◆ **WHAT IS REQUIRED**
For the records below, please print exactly and only the lines from the one with "Candle-Flame-in-Slow-Motion" down to the one with "Hermon Raised Ranch", both ends included, omitting the pictures.

◆ **SUPPLIED INFORMATION**
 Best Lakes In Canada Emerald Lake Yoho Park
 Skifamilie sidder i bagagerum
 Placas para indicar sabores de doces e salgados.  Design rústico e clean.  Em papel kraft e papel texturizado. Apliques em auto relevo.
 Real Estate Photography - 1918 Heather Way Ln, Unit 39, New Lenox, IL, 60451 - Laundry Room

==

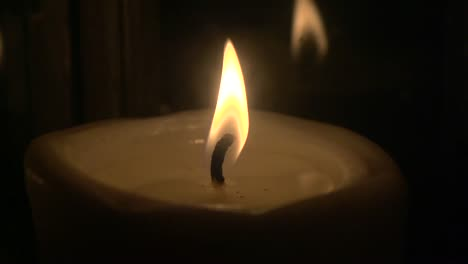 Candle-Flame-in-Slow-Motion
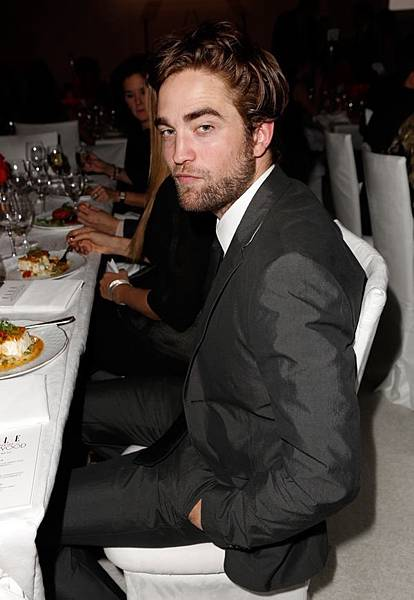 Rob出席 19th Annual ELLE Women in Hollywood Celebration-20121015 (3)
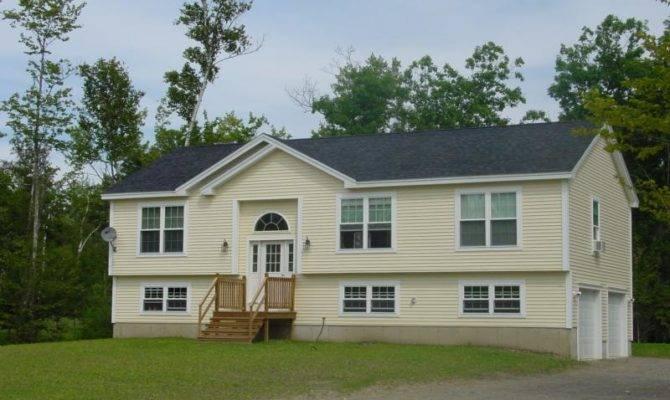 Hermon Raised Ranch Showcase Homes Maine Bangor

◆ **RESPONSE AREA**
 Candle-Flame-in-Slow-Motion
 Rob出席 19th Annual ELLE Women in Hollywood Celebration-20121015 (3)
 Hermon Raised Ranch Showcase Homes Maine Bangor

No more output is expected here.